• [READING TEXT]:
━━━━━━━━━━

Crash and Crime Scene Diagrams Are Obsolete – Right?

Investigators today are being bombarded with talk of point clouds, fly-throughs, animations, orthrectified images, and simulations. Since a crash or crime scene can just be “scanned” and recorded as a point cloud, some sales people will say that’s all an investigator needs to present in court. Just present the jury with a fly-through of the point cloud or show them a simulation and there is no need to create those old-fashioned diagrams any longer, right?

Wrong!

Accurate diagrams are always an important part of any crash or crime scene investigation. Good diagrams of a scene, based on the measurements, help the jury visualize how the scene looked and where all the important objects and evidence were located. In fact, the diagram in a prosecution can be considered a piece of discoverable evidence that must be provided to the opposing attorney. Having precise diagrams can also help the investigating officer give a more confident testimony in court.

Having an accurate diagrams is critical to use in forensic analysis.

Having an accurate diagram is critical to use in forensic analysis.

According to Sergeant Brandel of the Decatur Police Department (Illinois), “It’s important to have high-quality diagrams. It helps the jury to have a better understanding of the scene and the relationship of evidence to the crime. Juries expect detailed physical evidence to be presented from crime scenes. Part of the responsibility to meet their expectations is to provide good-quality diagrams.”(1)

━━━━━━━━━━

• [RECORDS PROVIDED]:
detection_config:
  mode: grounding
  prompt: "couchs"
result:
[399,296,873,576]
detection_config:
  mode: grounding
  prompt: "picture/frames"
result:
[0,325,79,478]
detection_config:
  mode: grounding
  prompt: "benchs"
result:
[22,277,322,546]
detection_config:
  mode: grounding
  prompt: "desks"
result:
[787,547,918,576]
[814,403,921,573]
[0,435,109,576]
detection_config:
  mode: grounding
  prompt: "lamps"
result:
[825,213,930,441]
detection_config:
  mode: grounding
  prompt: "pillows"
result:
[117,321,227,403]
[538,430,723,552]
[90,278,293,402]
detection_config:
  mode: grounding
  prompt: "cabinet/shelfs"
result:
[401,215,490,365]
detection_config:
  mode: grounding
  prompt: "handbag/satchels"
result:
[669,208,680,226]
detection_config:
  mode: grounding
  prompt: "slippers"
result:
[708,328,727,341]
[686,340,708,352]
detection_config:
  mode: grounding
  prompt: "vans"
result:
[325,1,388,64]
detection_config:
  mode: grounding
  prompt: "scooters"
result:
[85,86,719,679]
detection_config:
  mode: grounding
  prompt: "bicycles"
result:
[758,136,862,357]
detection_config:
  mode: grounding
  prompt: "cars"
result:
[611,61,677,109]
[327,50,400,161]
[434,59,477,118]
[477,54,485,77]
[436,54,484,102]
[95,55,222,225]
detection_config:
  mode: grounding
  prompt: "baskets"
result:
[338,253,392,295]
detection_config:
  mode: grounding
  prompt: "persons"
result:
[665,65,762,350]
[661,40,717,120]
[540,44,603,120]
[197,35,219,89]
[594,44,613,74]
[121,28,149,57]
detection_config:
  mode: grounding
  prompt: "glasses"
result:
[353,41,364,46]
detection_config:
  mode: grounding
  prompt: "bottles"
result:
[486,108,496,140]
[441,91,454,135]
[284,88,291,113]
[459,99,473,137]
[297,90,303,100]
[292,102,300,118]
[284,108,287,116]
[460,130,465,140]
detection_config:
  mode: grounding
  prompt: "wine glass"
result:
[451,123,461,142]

━━━━━━━━━━

• [REQUIRED TASK]:
Answer these questions about the crash and crime scene diagrams text above:
(a) What can the diagram in a prosecution be considered?
(b) Which police department is Sergeant Brandel with?
(c) According to Sergeant Brandel, what do juries expect?

• [SOLVED PROBLEM]:
(a) A piece of discoverable evidence that must be provided to the opposing attorney.
(b) The Decatur Police Department (Illinois).
(c) Detailed physical evidence to be presented from crime scenes.